舞台は王朝時代のフランス。ネズミ銃士隊長のジェリーは、美しい雌ネズミ・リリーに恋焦がれていた。そしてウットリした面持ちでラブレターをしたためると、それを見習い銃士のニブルスに託す。しかしニブルスが一歩穴倉から出ると、そこで待ち構えていたネコ銃士のトムが決闘を申し込んでくる。恐れを成して穴倉に戻ったニブルスだが、銃士としての心構えを楯に使いを押し付けるジェリーは、無理やり戸外にニブルスを追い出してしまう。

圧倒的な体格差で迫るトムを出し抜き、何とかリリーの元にたどり着いたニブルス。ラブレターに目を通したリリーはケラケラ笑いながら返事を書く。ニブルスは帰り道もまたトムに襲われ、コテンパンにされてしまう。ニブルスの苦労などつゆ知らず、返事に喜んだジェリーは再度ラブレターを書き、託されたニブルスは外に出るや決闘を申し込まれ・・・

何度もボロボロにされながらキューピッド役を務めるニブルスだが、結局ジェリーはふられてしまった。しかしジェリーは性懲りもなく、別の雌ネズミにラブレターをしたためる。またしても手紙を託されたニブルスが外へ出ると、例の如くトムが決闘を申し込んでくる。

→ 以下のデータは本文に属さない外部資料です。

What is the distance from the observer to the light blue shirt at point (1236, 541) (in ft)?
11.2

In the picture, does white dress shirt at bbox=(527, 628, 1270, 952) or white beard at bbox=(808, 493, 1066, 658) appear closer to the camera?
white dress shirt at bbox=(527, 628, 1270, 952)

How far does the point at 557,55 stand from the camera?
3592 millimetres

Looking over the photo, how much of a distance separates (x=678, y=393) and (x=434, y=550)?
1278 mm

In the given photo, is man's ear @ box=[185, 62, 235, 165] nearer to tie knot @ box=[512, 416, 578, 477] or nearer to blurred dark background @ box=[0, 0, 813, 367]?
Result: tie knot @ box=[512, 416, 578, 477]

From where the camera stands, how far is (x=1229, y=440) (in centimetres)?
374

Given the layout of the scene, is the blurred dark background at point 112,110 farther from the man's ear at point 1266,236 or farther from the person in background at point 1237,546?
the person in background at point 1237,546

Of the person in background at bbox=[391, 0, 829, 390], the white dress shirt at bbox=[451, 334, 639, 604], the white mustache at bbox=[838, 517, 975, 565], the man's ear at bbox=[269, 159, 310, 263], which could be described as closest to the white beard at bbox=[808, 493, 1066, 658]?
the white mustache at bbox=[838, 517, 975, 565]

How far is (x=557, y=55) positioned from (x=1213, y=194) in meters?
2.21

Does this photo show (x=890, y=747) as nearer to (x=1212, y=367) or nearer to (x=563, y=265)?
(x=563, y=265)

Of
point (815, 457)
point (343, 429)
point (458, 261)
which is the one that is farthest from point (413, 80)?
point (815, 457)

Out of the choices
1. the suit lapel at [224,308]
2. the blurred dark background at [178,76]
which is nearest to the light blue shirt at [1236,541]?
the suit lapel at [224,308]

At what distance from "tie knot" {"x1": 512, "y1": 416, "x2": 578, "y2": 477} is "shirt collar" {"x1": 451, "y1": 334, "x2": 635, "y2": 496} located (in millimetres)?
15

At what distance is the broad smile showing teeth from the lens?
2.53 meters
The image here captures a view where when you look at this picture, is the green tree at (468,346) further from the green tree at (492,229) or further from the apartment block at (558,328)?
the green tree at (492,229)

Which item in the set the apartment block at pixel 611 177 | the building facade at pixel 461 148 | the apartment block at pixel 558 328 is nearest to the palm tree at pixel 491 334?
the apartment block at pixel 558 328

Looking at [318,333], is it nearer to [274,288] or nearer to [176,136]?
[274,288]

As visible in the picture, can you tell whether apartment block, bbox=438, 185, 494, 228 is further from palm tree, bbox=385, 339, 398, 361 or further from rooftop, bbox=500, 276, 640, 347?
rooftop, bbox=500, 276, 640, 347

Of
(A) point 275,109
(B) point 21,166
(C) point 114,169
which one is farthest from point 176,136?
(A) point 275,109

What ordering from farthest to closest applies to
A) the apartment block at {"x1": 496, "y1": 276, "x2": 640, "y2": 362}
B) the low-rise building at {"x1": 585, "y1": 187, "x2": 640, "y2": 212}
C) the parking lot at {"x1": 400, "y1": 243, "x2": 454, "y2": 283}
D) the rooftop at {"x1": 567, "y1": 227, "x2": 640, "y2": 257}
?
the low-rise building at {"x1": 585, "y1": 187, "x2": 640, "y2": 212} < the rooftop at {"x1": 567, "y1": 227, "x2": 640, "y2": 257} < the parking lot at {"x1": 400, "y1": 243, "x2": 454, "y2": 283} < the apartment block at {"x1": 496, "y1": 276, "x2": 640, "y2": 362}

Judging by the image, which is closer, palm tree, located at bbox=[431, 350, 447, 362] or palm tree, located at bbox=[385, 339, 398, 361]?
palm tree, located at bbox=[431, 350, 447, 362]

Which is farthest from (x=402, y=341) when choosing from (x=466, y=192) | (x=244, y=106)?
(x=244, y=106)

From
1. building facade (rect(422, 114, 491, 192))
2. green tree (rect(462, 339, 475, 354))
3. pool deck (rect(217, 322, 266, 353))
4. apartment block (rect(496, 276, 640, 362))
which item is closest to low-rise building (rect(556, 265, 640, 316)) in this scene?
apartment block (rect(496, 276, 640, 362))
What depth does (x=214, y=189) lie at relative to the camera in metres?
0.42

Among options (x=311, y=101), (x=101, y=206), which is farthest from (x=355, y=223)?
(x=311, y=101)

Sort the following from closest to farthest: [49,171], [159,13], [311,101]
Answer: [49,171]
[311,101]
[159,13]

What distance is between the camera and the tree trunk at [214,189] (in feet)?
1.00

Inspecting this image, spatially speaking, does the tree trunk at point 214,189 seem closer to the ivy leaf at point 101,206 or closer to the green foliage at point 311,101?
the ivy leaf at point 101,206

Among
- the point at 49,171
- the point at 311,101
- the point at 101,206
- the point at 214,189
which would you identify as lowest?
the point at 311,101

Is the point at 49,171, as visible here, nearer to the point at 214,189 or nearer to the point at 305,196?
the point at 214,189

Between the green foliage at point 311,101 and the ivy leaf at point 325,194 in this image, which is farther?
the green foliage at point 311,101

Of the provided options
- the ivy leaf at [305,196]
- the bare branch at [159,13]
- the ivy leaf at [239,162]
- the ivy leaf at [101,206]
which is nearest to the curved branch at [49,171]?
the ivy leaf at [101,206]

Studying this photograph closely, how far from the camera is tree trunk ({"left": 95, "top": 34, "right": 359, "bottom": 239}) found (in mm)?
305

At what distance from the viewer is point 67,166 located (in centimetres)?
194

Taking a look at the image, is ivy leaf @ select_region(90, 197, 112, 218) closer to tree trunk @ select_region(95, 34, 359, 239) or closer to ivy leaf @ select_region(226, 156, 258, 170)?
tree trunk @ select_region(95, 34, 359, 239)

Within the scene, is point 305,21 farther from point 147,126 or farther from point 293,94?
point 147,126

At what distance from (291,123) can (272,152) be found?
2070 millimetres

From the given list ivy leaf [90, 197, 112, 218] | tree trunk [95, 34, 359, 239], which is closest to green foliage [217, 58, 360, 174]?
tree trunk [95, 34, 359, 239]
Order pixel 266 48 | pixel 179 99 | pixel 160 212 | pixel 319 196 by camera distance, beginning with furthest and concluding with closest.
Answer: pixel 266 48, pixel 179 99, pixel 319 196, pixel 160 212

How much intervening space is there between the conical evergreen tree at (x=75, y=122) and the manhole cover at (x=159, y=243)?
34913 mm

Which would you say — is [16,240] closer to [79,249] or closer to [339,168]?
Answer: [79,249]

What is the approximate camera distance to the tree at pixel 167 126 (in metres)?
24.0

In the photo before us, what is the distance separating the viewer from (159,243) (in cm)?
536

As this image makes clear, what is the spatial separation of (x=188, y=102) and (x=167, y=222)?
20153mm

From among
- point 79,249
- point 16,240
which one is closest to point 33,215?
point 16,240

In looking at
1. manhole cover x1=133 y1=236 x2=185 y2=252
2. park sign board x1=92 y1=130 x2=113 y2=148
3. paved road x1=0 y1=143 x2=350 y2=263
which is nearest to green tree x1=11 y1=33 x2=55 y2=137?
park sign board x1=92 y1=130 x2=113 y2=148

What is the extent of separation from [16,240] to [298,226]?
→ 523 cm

ニブルスはそんなトムに、「もうウンザリだ!」と言い残して去っていくのだった。

備考[編集]

この作品では、ジェリーは部下の心を考えない悪者として描かれている。

原題の"Tom and Chérie""Chérie"はフランス語で「かわいいあの子」の意味であり、ジェリーの名前に引っ掛けただけでなく、ジェリーが色惚けしている有様を如実に表した表現となっている。
本作と『武士道はつらい』の二作は邦題で共に「武士道」が含まれているが、原題ではそれに相当する西洋の「騎士道(Chivalry)」相当の単語がどちらも使用されていない。また、本作に登場するジェリーの所属組織"Mouseketeer"はこの2作以外には『パーティ荒し』に登場する。

日本でのテレビ放映[編集]

TBS系及び他系列で1964年1990年頃まで時折放映された。